Topiary tale techniques!

Sean Granger, General Manager of Granny Mouse Country House & Spa recently took time to read up on some awesome works of outdoor topiaries across Europe, which do really create a striking effect in a garden as well as create interest for those passing by.

Interestingly, the origins were in 44BC during the Roman era. Gnaeus Domitius Calvinus (who was known to be Julius Caesar’s side kick), is credited for introducing the very first topiary to Roman gardens, where he had elaborate figures of animals, and so much more at his Tuscan villa. Miniature landscapes (topos) were also created within Roman houses and villas for the first time, forming an art called topiarius.

In the 1500s, topiary was definitely found on properties of the wealthy folk and typical shapes were balls, cubs, cones and pyramids.
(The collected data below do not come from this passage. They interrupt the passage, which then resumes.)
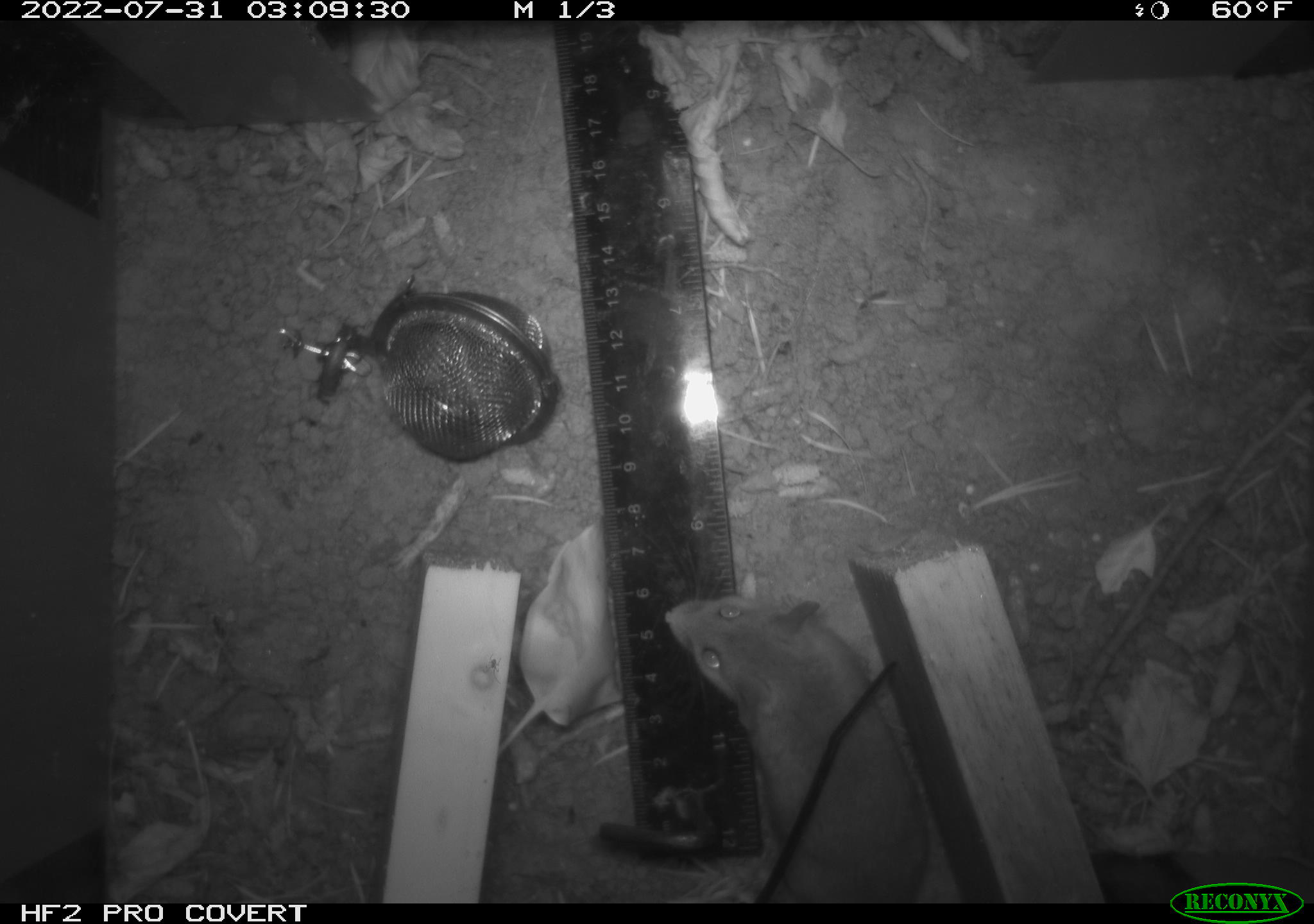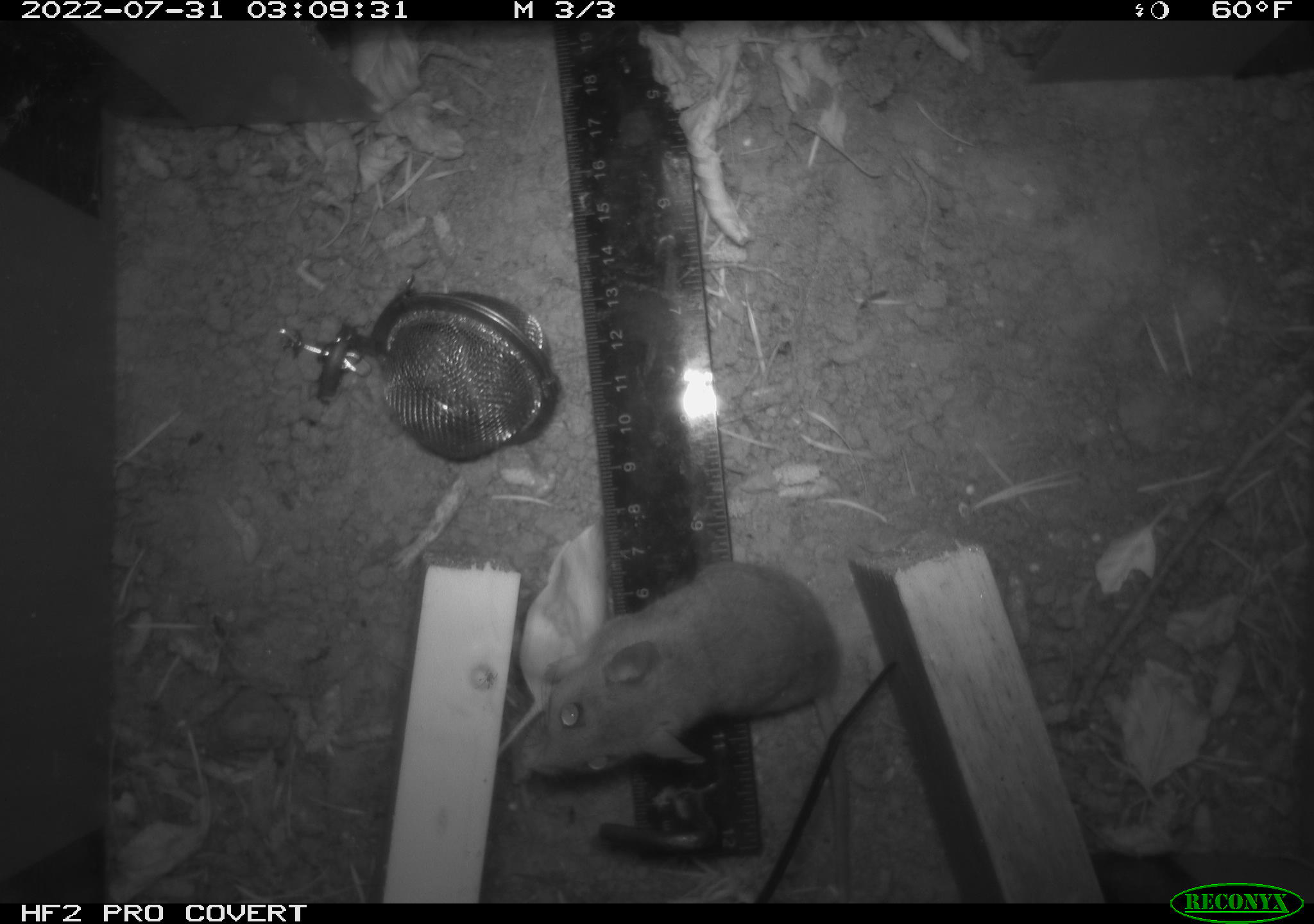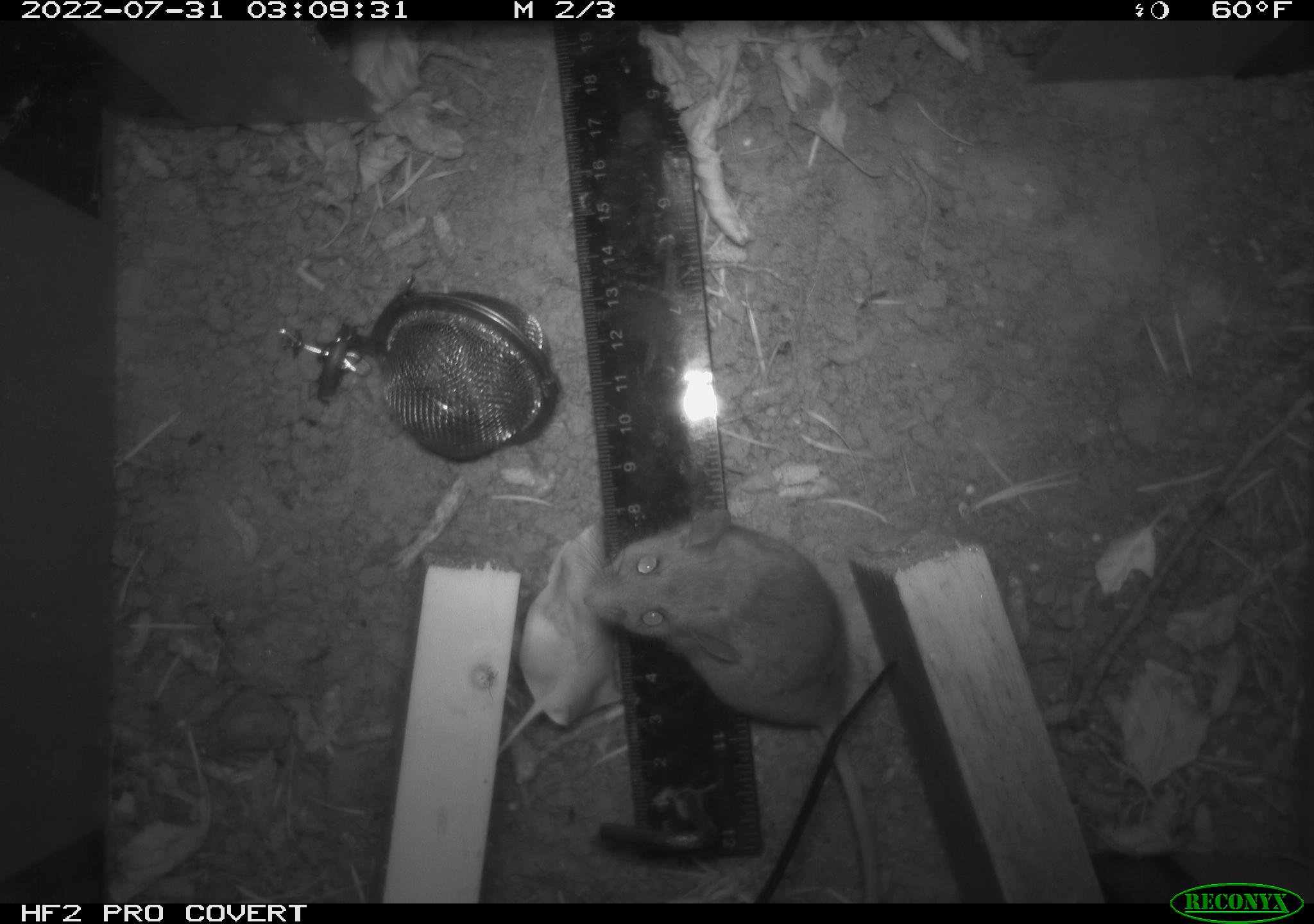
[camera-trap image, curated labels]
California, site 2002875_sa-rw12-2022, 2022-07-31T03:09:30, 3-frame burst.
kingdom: Animalia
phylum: Chordata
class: Mammalia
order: Rodentia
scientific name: Rodentia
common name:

Creating the sculptural forms were stone and lead which assisted with the creation of the shapes.

By the 17th Century, it became fashionable to create more complex designs in Holland and soon set roots in England. In 1690, French gardener M. Beaumont created the topiary garden, Levens Hall, and is now in the Guinness Book of Records as being the oldest topiary garden in the world.

18th Century saw a decline in topiary because of some satiric article on “Verdant Sculpture” published by Alexander Pope in The Guardian in 1713. Making it suddenly unfashionable, they were all but cleared from upper class English gardens which then went back to being more wild and natural looking. The smaller scale style of topiary did survive on in and around cottage gardens primarily in ball and cone shapes.
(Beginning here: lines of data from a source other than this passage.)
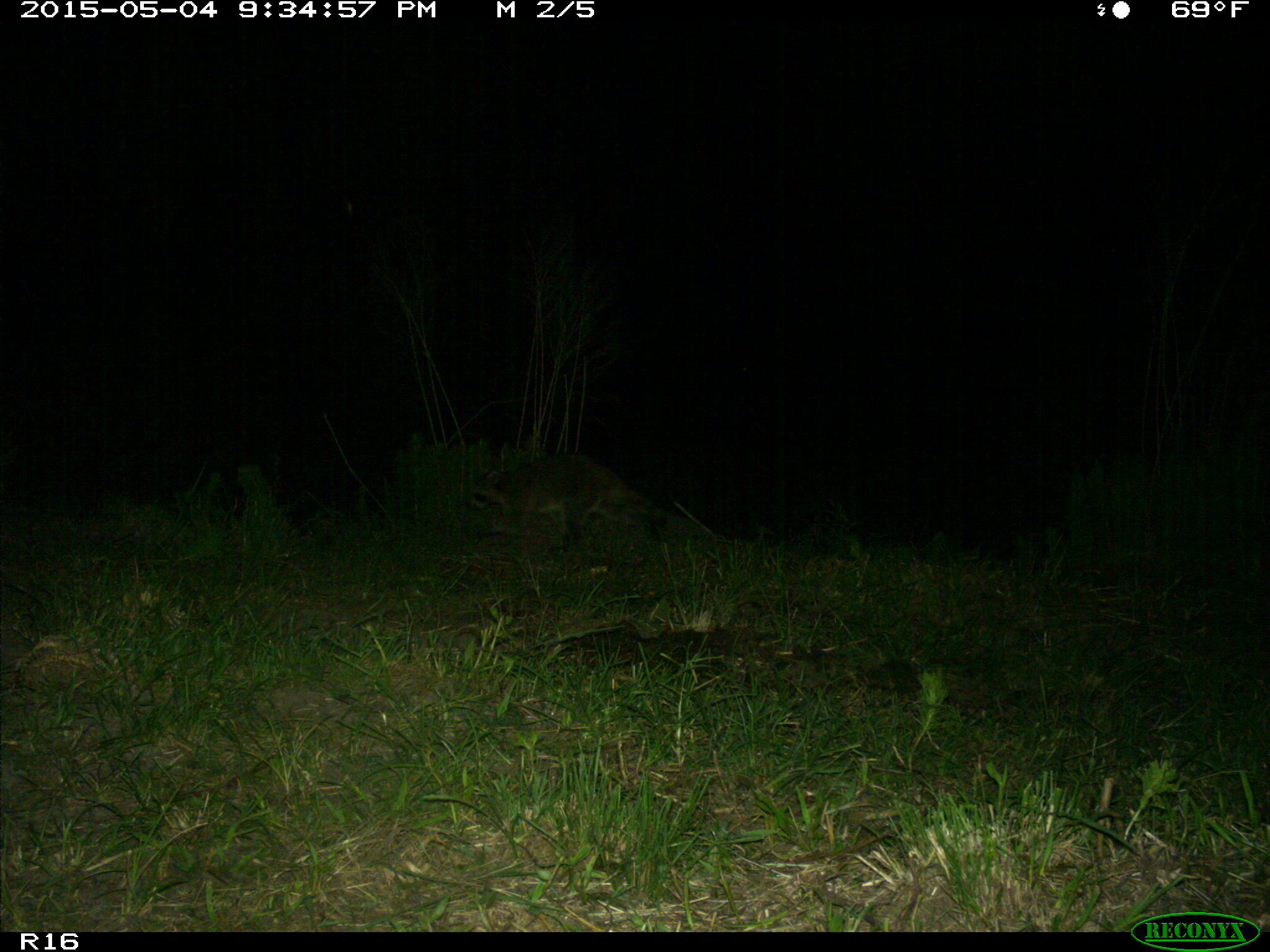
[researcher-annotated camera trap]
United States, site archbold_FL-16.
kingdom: Animalia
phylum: Chordata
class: Mammalia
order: Carnivora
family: Procyonidae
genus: Procyon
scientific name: Procyon lotor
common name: common raccoon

Fortunately, there were a few gardening writers and topiary enthusiasts who managed to bring it back into favour and fashion and thank goodness for that.

Further good news was the ingenious idea of creating portable pieces, taking the art form into the 20th century. Frames, now assisted in being a permanent trimming guide, can be stuffed with moss and planted wherever you want, and is a living growing sculpture and beautiful to look at.

There are some super impressive living sculpture forms throughout the world and here are some of the top five as quoted by garden destinations:

  1. Levens Hall, England – possibly the oldest with over 100 topiaries
  2. The Marqueyssac, France
  3. Drummond Castle Gardens, Scotland
  4. Green Animals Topiary Garden, Rhode Island
  5. Ladew Topiary Gardens, Maryland

So, pull out your shears, prepare your “green fingers” and start creating that front lawn masterpiece on your hedge to impress your neighbours or passersby and be the topiary envy of the block!